You can sort of do some hacks with scripting this together via things like terraform, cron jobs, or whatever. But it gets ugly and the failure modes are that your site stops working if for whatever reason the certificates fail to renew (I've had this happen), which courtesy of really short life times for certificates is of course often.

So, I paid the wildcard certificate tax a few days ago so I don't have to break my brain over this. A couple of hundred. Makes me feel dirty but it really isn't worth days of my time to dodge this for the cost of effectively < 2 hours of my time in $. Twenty minute job to issue the csr, get the certificate and copy it over to the relevant load balancers.

8. globular-toast ◴[20 Nov 24 09:44 UTC] No.42192258[source]
How many of those CAs are still in everyone's trust stores?
9. FateOfNations ◴[20 Nov 24 09:49 UTC] No.42192279{3}[source]
Looks like it was this:

https://www.theregister.com/2018/03/01/trustico_digicert_sym...

replies(2): >>42192837 #>>42193106 #
10. tialaramex ◴[20 Nov 24 11:21 UTC] No.42192837{4}[source]
Yup. Trustico. As usual my preference is to avoid caring whether people are malevolent or simply incompetent, by judging on the results of their actions not guessing their unknowable mental state, so hey, maybe Trustico incompetently believed it was a good idea to know private keys (it is not) and incompetently acted in a way they thought was in their customers' best interests (it was not) and so they're in the doghouse for that reason.

[Edited: I originally said Trustico was out of business, but astoundingly the company is still trading. I have no Earthly idea why you would pay incompetent people to do something that's actually zero cost at point of use, but er... OK]

11. account42 ◴[20 Nov 24 12:02 UTC] No.42193106{4}[source]
According to that article Trustico wanted the certs revoked and intentionally send the keys to DigiCert in order to get them to act. While they still shouldn't have had those keys in the first place it sounds like the "trump card" worked here.
replies(1): >>42194311 #
12. nailer ◴[20 Nov 24 14:04 UTC] No.42194019[source]
Regardless of whether you use LE or not, you would not ever send a private key in a zip file rather a public key.
13. tialaramex ◴[20 Nov 24 14:44 UTC] No.42194311{5}[source]
At the time my guess was that Trustico thought if the certificates have to be revoked they get their money back, and I can't imagine DigiCert's contracts are bad enough that a customer can get their money back if the customer screws up, but I have not read the contract.

The claims from Trustico are very silly.
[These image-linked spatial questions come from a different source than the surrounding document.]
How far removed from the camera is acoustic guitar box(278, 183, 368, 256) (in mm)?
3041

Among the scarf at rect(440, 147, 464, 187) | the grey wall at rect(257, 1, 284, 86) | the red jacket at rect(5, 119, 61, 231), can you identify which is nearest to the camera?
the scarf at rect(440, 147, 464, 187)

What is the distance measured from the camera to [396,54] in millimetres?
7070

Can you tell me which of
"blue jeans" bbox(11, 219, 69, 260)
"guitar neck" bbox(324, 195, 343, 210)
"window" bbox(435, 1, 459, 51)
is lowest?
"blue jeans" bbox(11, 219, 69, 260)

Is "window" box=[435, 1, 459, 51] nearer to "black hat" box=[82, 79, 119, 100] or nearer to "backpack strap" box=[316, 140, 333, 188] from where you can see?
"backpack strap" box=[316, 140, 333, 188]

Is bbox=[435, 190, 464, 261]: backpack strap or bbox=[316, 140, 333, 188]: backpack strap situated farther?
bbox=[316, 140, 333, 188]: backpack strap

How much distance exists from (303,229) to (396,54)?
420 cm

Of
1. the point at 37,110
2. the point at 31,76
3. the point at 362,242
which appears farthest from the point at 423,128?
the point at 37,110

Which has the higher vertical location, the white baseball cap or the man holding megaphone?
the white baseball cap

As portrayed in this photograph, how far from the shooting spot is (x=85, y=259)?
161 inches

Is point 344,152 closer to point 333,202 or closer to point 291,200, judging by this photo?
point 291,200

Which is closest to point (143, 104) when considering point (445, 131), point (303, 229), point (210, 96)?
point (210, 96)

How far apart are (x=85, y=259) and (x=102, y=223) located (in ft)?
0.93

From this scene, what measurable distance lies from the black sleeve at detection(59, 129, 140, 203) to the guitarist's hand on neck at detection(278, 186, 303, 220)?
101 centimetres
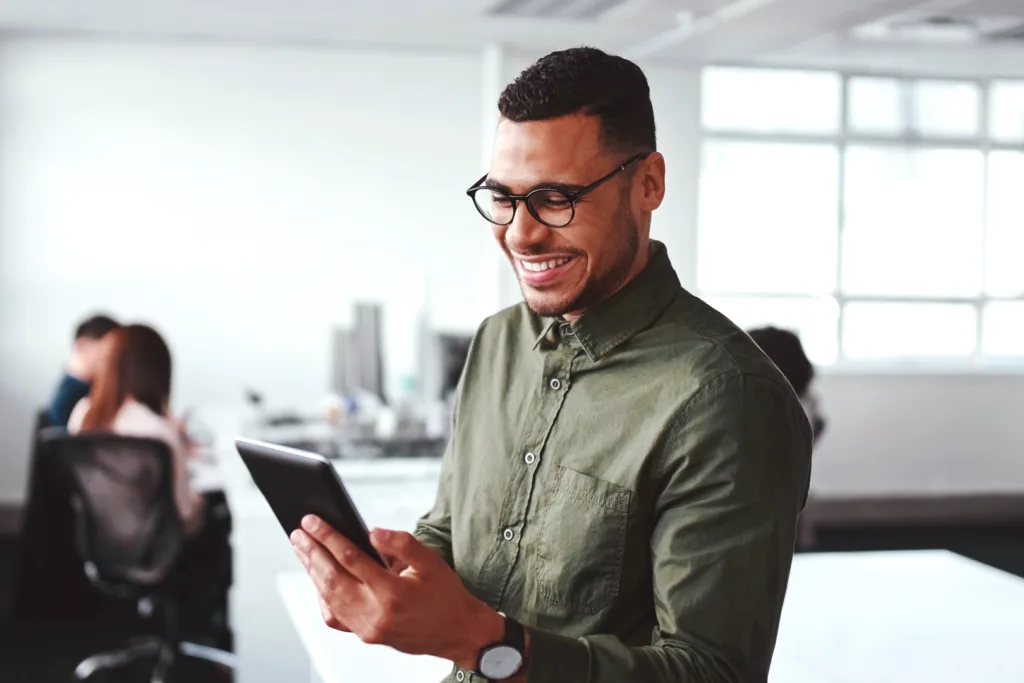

They want their customers to believe everything is fine, and yet the only possible way for this event to even occur is that Trustico are at best incompetent. To me this seems like one of those Gerald Ratner things where you make it clear that your product is garbage and so, usually the result is that your customers won't buy it because if they believe you it's garbage and if they don't believe you they won't want your product anyway - but whereas Ratner more or less destroyed a successful business, Trustico is still going.